# samick shb bow vs. martin x-200 bow



## southpaw2000 (Feb 9, 2010)

Hi Ladies,
It seems most people on this board are compound bow shooters, I am one too, but our range has a traditional shoot every year and I am looking into getting a one piece recurve bow. Does anyone have the Samick shb bow or the Martin x-200 bow, and what do you think of them. These bows are probably made for males and I'm concerned the handles might be too wide. 
My draw length is 24.5 inches and I'll probably get a 30 to 35 lb draw weight.


----------



## Targets3D (Jan 25, 2010)

Have not shot either. You may want to consider a Ragim Matrix 66" bow. They come in 2lbs draw weight intervals within your range. It is a great starter bow and very reasonably priced. 

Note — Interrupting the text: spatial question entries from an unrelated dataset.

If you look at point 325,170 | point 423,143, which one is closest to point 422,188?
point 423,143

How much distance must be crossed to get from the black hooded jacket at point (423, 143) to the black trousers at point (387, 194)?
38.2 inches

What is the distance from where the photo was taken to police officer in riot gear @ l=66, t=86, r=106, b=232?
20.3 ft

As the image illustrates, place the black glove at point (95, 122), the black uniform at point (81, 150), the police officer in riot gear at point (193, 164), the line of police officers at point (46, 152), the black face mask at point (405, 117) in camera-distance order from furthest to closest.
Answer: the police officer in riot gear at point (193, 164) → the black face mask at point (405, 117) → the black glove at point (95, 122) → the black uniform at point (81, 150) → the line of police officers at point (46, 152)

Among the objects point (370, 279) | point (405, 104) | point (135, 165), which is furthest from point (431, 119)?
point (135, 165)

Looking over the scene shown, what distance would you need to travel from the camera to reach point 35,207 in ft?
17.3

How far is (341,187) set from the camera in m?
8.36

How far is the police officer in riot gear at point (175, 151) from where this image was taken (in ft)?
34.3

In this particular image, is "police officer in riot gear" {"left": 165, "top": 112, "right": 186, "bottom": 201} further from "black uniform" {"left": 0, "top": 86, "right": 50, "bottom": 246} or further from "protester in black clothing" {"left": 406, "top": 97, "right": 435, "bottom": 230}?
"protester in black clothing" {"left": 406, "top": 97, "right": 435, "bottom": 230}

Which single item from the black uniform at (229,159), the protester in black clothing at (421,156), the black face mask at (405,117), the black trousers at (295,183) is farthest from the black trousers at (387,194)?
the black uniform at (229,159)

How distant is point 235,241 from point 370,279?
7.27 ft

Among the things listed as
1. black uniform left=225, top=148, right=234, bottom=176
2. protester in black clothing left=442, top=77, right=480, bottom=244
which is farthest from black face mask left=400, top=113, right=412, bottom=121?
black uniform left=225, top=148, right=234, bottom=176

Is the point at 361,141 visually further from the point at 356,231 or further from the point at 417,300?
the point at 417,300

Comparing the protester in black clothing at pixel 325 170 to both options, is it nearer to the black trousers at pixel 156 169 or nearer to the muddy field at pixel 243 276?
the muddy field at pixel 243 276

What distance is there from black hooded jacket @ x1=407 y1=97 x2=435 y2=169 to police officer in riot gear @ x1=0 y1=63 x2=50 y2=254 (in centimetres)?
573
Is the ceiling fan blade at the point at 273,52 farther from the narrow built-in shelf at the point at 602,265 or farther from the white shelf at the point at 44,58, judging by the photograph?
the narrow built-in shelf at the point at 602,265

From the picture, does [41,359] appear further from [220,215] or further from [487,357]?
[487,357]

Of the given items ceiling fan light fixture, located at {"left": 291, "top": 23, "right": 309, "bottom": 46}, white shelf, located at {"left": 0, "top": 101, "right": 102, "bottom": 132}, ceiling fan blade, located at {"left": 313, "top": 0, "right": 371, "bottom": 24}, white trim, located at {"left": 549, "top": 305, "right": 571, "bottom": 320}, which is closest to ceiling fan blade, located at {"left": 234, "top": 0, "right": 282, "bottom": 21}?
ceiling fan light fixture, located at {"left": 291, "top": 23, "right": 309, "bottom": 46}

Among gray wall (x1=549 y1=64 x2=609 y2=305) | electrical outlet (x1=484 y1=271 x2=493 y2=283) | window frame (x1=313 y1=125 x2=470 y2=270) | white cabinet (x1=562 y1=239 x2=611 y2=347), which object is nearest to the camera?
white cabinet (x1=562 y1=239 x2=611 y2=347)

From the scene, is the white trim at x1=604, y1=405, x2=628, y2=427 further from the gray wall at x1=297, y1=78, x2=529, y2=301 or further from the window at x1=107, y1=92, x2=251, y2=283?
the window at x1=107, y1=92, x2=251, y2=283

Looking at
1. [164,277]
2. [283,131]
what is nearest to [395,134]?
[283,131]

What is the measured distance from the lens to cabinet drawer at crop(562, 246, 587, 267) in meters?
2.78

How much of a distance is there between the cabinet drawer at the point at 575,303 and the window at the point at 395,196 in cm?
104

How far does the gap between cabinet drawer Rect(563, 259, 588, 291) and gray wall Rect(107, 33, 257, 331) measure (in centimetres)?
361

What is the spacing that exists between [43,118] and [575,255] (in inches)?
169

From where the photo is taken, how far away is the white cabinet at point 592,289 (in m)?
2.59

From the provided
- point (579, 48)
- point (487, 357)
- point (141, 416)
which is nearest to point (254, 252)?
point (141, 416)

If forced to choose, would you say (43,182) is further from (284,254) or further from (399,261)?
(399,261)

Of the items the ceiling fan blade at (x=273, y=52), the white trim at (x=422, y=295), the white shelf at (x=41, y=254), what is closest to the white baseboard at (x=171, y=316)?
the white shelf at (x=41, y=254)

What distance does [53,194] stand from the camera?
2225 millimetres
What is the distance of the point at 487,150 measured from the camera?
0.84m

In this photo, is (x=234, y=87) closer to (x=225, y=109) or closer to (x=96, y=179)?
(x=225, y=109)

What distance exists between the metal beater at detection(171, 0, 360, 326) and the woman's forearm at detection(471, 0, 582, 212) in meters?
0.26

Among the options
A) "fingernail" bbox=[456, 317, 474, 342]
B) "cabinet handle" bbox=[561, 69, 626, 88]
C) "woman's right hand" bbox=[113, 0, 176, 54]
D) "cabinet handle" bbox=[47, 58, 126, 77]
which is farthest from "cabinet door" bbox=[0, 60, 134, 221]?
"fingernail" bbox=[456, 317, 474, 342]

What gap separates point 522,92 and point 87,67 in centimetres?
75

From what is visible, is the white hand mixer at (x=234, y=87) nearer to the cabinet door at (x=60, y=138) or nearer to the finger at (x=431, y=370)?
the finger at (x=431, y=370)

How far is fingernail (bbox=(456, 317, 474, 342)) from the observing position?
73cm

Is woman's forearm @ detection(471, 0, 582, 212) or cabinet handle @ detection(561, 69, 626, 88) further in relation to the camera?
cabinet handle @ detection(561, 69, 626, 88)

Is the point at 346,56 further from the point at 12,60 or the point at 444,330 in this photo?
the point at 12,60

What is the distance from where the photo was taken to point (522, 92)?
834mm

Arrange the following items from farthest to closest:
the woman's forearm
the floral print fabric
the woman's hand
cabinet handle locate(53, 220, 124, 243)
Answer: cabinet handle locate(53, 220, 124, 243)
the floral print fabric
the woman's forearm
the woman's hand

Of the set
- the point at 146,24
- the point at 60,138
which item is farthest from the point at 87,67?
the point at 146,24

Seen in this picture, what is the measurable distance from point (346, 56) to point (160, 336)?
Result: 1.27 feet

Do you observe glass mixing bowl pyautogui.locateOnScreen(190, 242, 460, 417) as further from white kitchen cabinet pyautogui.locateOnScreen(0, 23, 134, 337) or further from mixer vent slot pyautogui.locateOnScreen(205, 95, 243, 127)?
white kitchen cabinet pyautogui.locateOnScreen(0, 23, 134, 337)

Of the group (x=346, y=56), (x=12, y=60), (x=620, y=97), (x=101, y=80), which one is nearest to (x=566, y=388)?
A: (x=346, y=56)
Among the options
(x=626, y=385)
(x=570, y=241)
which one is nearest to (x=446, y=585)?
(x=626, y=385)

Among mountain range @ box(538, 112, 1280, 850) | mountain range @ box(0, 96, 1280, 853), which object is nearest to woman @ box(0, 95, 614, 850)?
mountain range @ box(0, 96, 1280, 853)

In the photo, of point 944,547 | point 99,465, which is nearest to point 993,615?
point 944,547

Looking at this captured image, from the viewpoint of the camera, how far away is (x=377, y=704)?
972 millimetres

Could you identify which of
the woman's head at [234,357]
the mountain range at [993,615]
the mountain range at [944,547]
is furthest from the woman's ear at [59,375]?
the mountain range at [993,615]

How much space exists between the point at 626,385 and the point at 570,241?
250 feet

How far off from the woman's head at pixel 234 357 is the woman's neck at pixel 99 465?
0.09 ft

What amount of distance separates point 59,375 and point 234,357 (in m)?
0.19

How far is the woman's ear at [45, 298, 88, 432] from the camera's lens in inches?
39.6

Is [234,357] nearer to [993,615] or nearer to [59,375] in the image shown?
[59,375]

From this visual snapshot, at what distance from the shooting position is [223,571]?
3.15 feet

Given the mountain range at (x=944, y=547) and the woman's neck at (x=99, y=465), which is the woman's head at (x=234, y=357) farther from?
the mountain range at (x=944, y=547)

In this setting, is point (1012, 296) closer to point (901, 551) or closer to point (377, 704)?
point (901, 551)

I am also curious to hear about other's trad rigs.


----------



## southpaw2000 (Feb 9, 2010)

Thanks for your response. I decided to go with the Samick SHB one piece recurve bow, should be getting it soon. There is one guy on the traditional bow forum that said his Ragim bow broke on him, but I see a lot of those bows on the shooting range.


----------



## hogdgz (Jun 24, 2007)

I love the Martin x-200. That grip is awesome! I have never shot one that was the low poundage that I would need, but it is on my list to own one day. Congrats on the new bow and post up some pics when you get her set up.


----------



## hoytmuzzyscott (Jul 17, 2009)

the martin x-200 is a superb one piece recurve, but i had a martin x-150 break in my hands and nearly got gutted my a broadhead. Luckily it was one i had been practicing with and it was dull.


----------



## southpaw2000 (Feb 9, 2010)

Thanks for your replies. Hogdgz, I have also heard that the Martin x-200 grip is a good fit for women. The price seemed to have gone up fast, it's like we are paying for the manufacturer's healthcare plan or something. Perhaps later on I can get it. Hoytmuzzyscott, sorry your Martin x-150 broke on you, what a disappointment. There have been quite a few stories on these boards about bows breaking and I'm not sure what to think. Thanks for the info.


----------